Assignment
Note each line in the data below that holds "scientific", and copy it.

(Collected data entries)

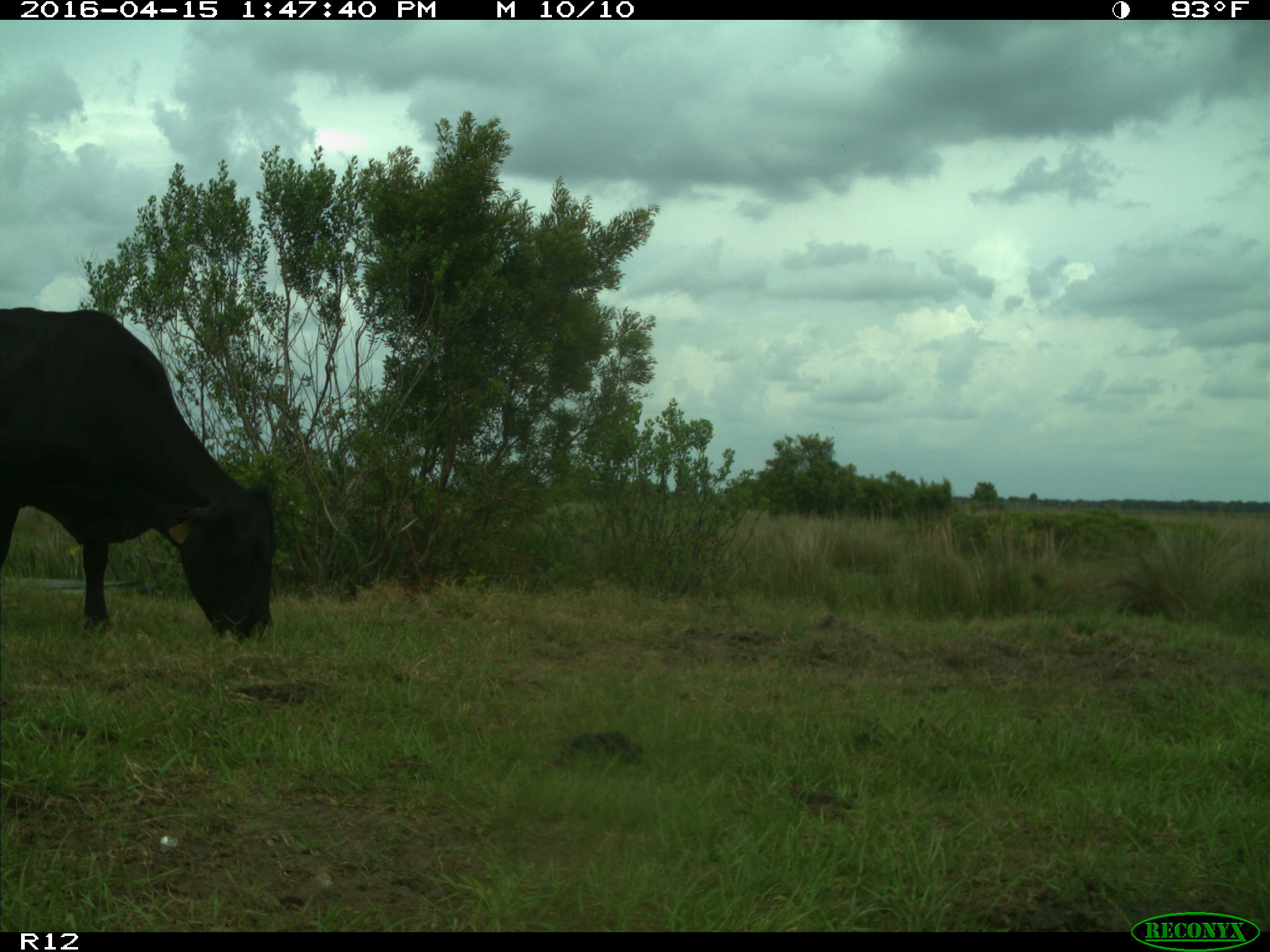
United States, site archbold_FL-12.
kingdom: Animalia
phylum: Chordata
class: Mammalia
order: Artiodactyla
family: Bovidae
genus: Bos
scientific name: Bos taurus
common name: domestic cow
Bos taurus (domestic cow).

==

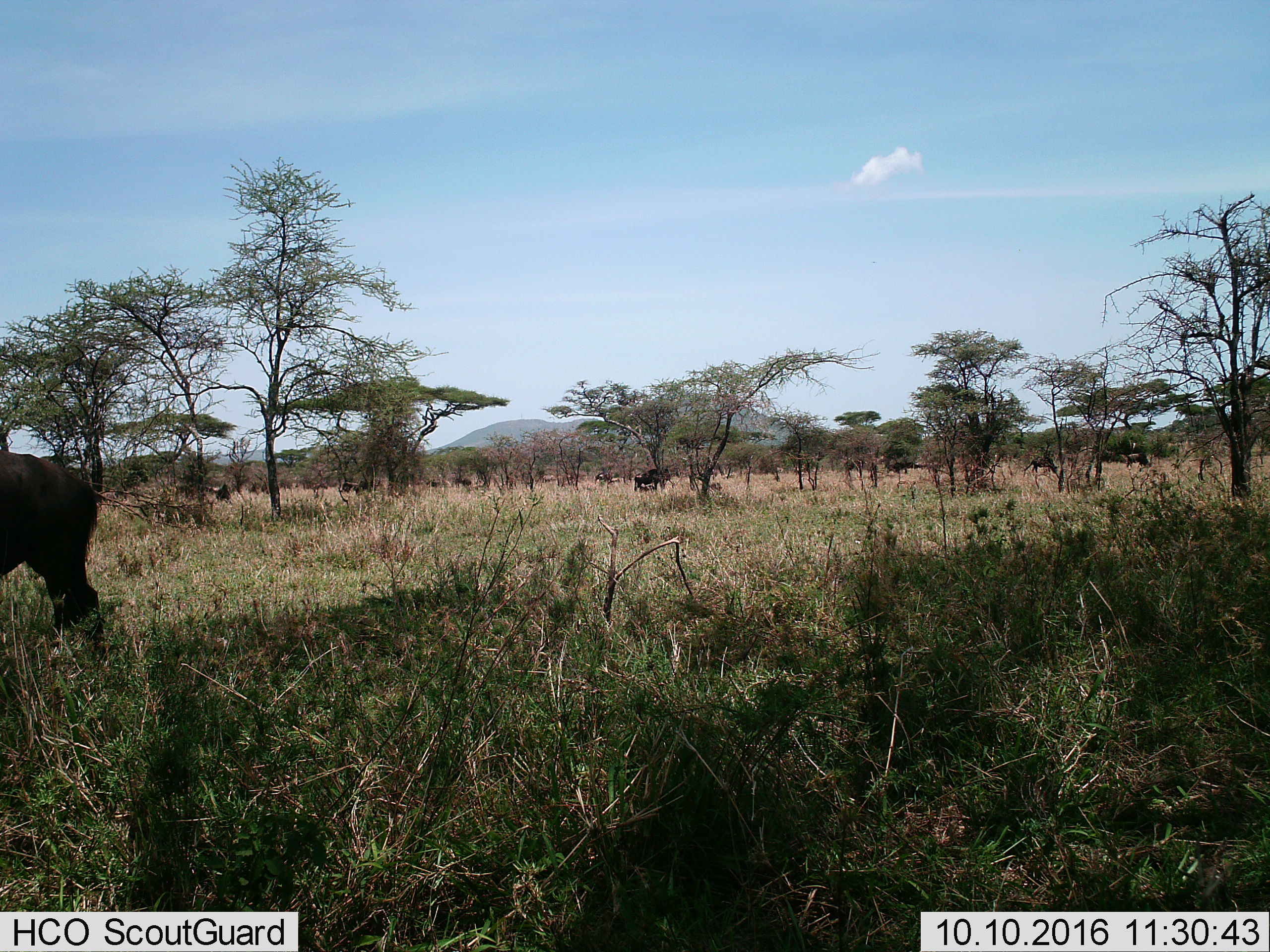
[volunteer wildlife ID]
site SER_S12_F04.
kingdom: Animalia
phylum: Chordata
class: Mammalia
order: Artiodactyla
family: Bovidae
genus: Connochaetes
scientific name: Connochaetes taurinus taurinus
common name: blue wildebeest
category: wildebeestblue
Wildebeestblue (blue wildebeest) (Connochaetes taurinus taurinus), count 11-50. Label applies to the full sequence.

* * *

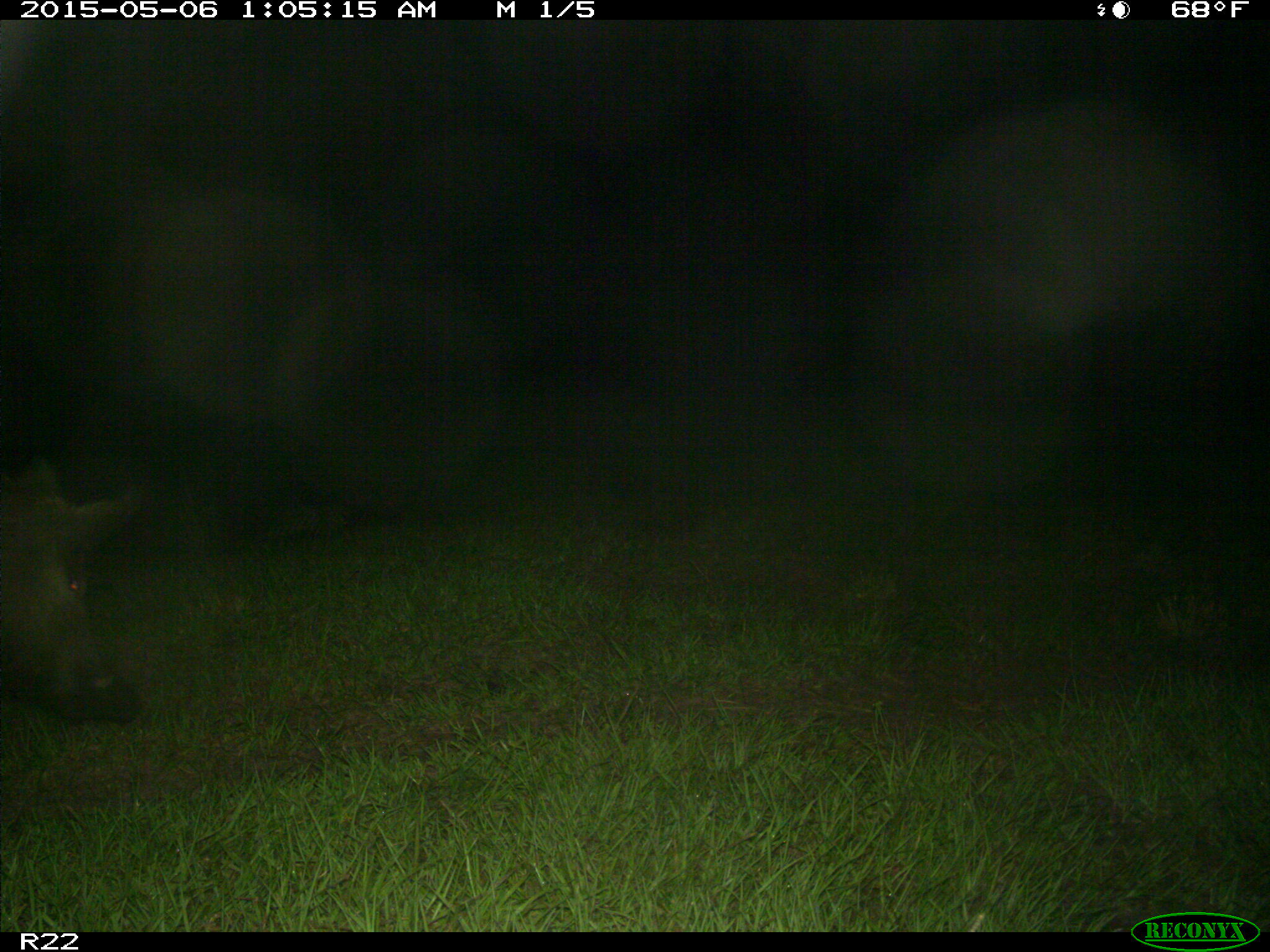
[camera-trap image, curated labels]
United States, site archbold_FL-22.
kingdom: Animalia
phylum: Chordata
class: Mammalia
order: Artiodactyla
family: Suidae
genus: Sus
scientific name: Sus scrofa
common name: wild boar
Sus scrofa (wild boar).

Expected answer
scientific name: Bos taurus
scientific name: Connochaetes taurinus taurinus
scientific name: Sus scrofa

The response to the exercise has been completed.